"""Parser and writer for mmCIF coordinate files.
This module provides Neurosnap-native :func:`parse_mmcif` and
:func:`save_cif` helpers for reading and writing
:class:`~neurosnap.structure.structure.Structure`,
:class:`~neurosnap.structure.structure.StructureEnsemble`, and
:class:`~neurosnap.structure.structure.StructureStack` objects.
Parsing follows the atom-site driven mmCIF loop structure while building
Neurosnap structures directly in an array-oriented form.
"""
import io
import pathlib
from typing import Dict, Iterator, List, Literal, Optional, Tuple, Union
import numpy as np
from neurosnap.log import logger
from neurosnap.structure.structure import Structure, StructureEnsemble, StructureStack
__all__ = ["parse_mmcif", "save_cif"]
ReturnType = Literal["ensemble", "stack", "auto"]
_MISSING_VALUES = {"", ".", "?"}
def _read_mmcif_text(mmcif: Union[str, pathlib.Path, io.IOBase]) -> str:
"""Return mmCIF text from a filepath or open file handle."""
if isinstance(mmcif, io.IOBase):
content = mmcif.read()
else:
with open(mmcif, encoding="utf-8") as handle:
content = handle.read()
if isinstance(content, bytes):
content = content.decode("utf-8")
if not content:
raise ValueError("Empty file.")
return content
def _split_mmcif_line(line: str) -> Iterator[str]:
"""Yield mmCIF tokens from a single line, handling quotes and comments."""
quote_chars = {"'", '"'}
whitespace_chars = {" ", "\t"}
in_token = False
quote_open_char = None
start_index = 0
for index, char in enumerate(line):
if char in whitespace_chars:
if in_token and quote_open_char is None:
in_token = False
yield line[start_index:index]
elif char in quote_chars:
if quote_open_char is None and not in_token:
quote_open_char = char
in_token = True
start_index = index + 1
elif char == quote_open_char and (index + 1 == len(line) or line[index + 1] in whitespace_chars):
quote_open_char = None
in_token = False
yield line[start_index:index]
elif char == "#" and not in_token:
return
elif not in_token:
in_token = True
start_index = index
if in_token:
yield line[start_index:]
if quote_open_char is not None:
raise ValueError(f"Line ended with quote open: {line}")

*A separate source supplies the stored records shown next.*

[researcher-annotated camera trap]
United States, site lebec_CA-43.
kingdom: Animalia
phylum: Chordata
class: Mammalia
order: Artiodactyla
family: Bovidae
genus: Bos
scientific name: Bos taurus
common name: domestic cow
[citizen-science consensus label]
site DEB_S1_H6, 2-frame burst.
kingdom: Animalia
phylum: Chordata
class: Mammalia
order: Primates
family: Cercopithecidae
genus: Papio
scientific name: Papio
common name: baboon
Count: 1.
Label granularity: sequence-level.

def _tokenize_mmcif(text: str) -> Iterator[str]:
"""Yield tokens from mmCIF text, including loop blocks and multiline values."""
lines = io.StringIO(text)
empty = True
for line in lines:
empty = False
if line.startswith("#"):
continue
if line.startswith(";"):
token_buffer = [line[1:].rstrip()]
for line in lines:
line = line.rstrip()
if line.startswith(";"):
yield "\n".join(token_buffer)
line = line[1:]
if line and line[0] not in {" ", "\t"}:
raise ValueError("Missing whitespace after closing semicolon for multiline mmCIF value.")
break
token_buffer.append(line)
else:
raise ValueError("Missing closing semicolon for multiline mmCIF value.")

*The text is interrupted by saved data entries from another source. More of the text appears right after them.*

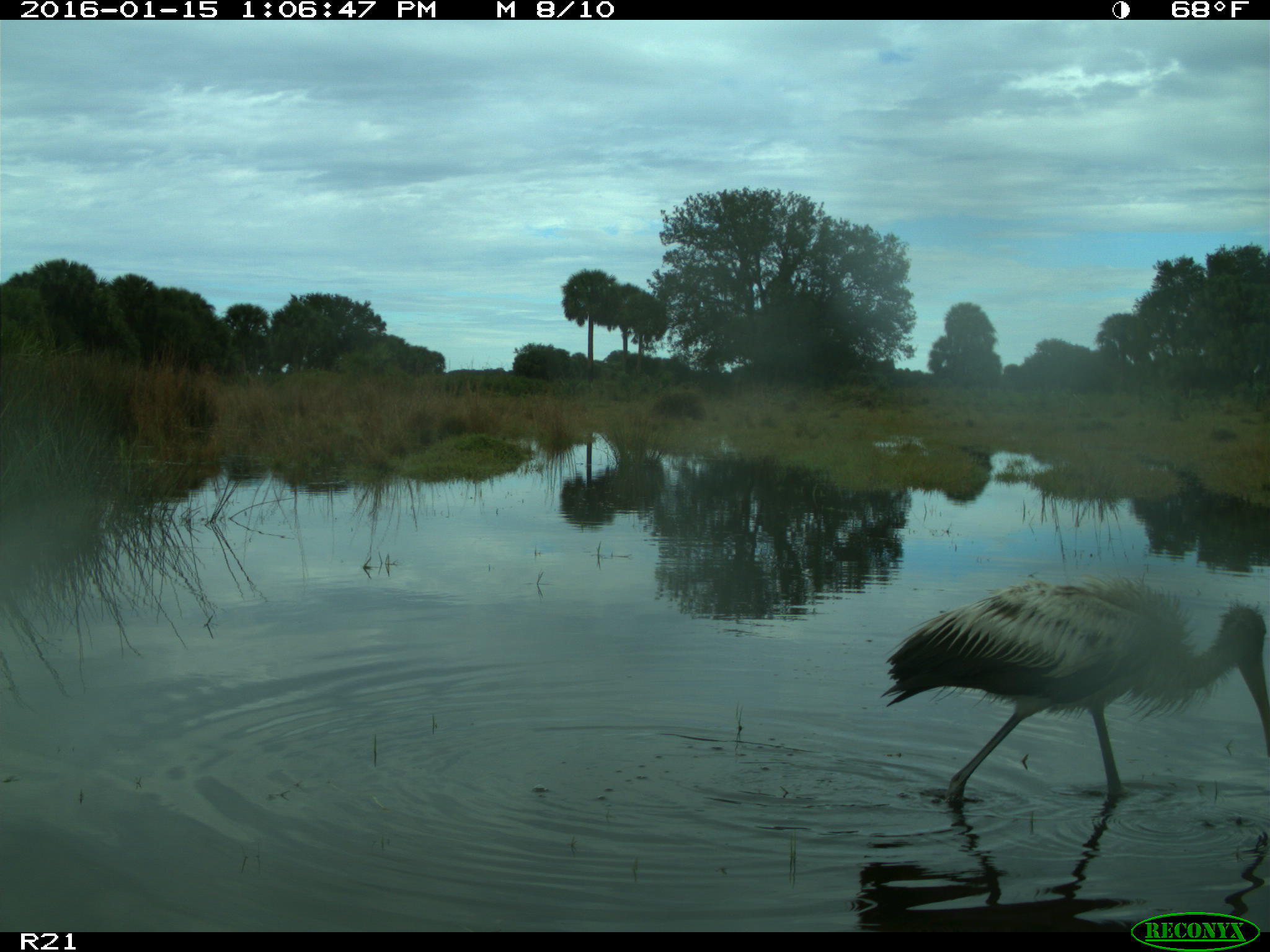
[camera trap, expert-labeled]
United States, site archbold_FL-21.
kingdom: Animalia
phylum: Chordata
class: Aves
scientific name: Aves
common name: birds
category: unidentified bird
Unidentified bird (birds) (Aves).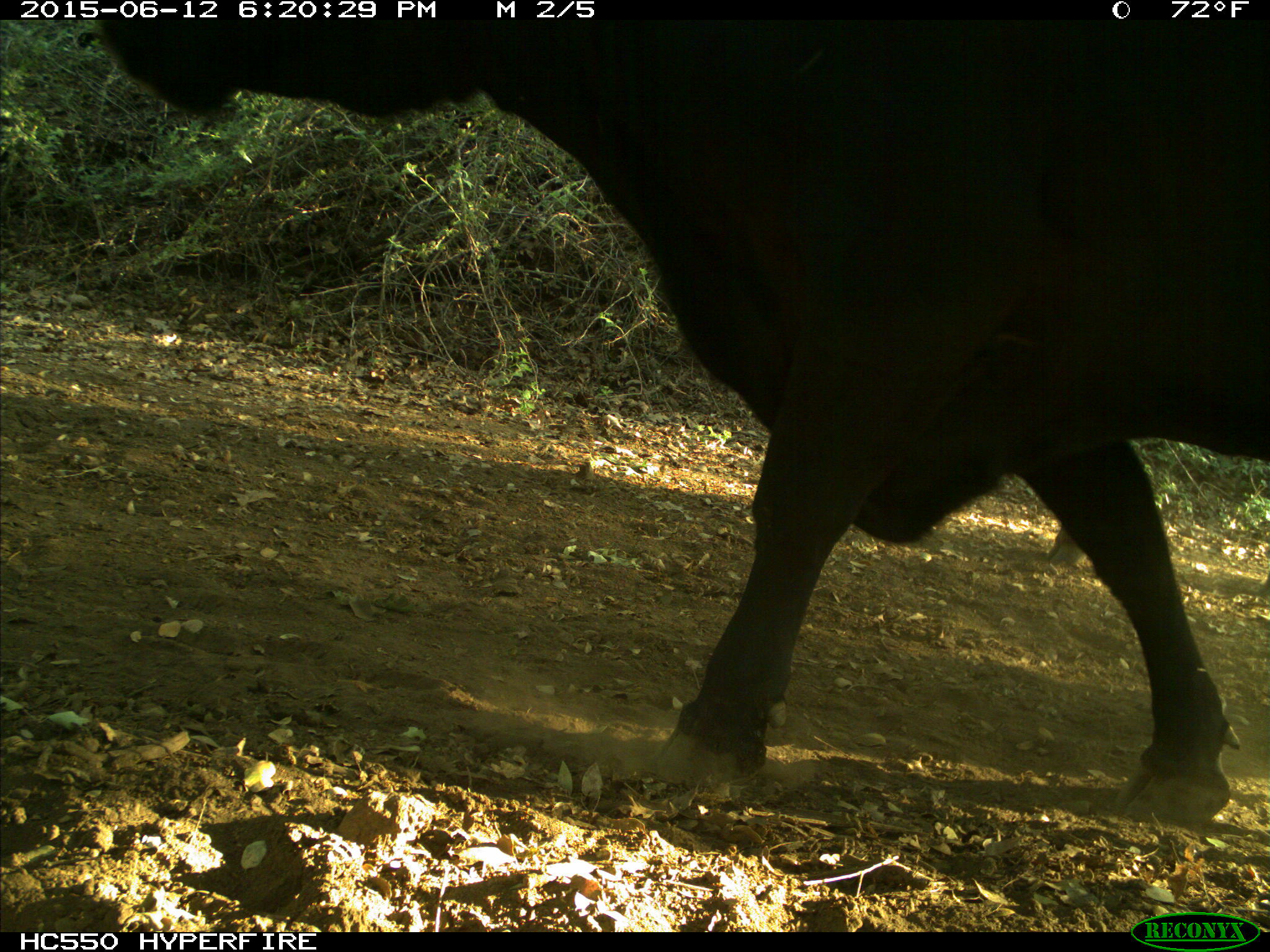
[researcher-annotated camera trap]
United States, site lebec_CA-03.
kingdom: Animalia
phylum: Chordata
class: Mammalia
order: Artiodactyla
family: Bovidae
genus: Bos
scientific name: Bos taurus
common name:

yield from _split_mmcif_line(line.strip())
if empty:
raise ValueError("Empty file.")
def _parse_mmcif_dict(text: str) -> Dict[str, Union[str, List[str]]]:
"""Parse mmCIF text into a dictionary of scalar values and loop columns."""
tokens = _tokenize_mmcif(text)
try:
first_token = next(tokens)
except StopIteration as exc:
raise ValueError("Empty file.") from exc
if not first_token.startswith("data_"):
raise ValueError("The input mmCIF file must begin with a 'data_' directive.")
mmcif_dict: Dict[str, Union[str, List[str]]] = {first_token[0:5]: first_token[5:]}
loop_flag = False
pending_key: Optional[str] = None
loop_keys: List[str] = []
loop_key_count = 0
loop_value_index = 0
for token in tokens:
if token.lower() == "loop_":
loop_flag = True
loop_keys = []
loop_key_count = 0
loop_value_index = 0
pending_key = None
continue
if loop_flag:
if token.startswith("_") and (loop_key_count == 0 or loop_value_index % loop_key_count == 0):
if loop_value_index > 0:
loop_flag = False
else:
mmcif_dict[token] = []
loop_keys.append(token)
loop_key_count += 1
continue
if loop_flag:
if loop_key_count == 0:
raise ValueError("mmCIF loop_ block does not define any keys before values.")
column_key = loop_keys[loop_value_index % loop_key_count]
mmcif_dict[column_key].append(token)
loop_value_index += 1
continue
if pending_key is None:
pending_key = token
else:
mmcif_dict[pending_key] = [token]
pending_key = None
if pending_key is not None:
raise ValueError(f'mmCIF key "{pending_key}" is missing a value.')
return mmcif_dict
def _normalize_mmcif_value(value: object) -> str:
"""Return a stripped mmCIF token with missing-value sentinels collapsed."""
text = "" if value is None else str(value).strip()
return "" if text in _MISSING_VALUES else text
def _parse_mmcif_int(value: object, field_name: str, row_number: int, *, required: bool) -> Optional[int]:
"""Parse an integer token from an mmCIF atom-site column."""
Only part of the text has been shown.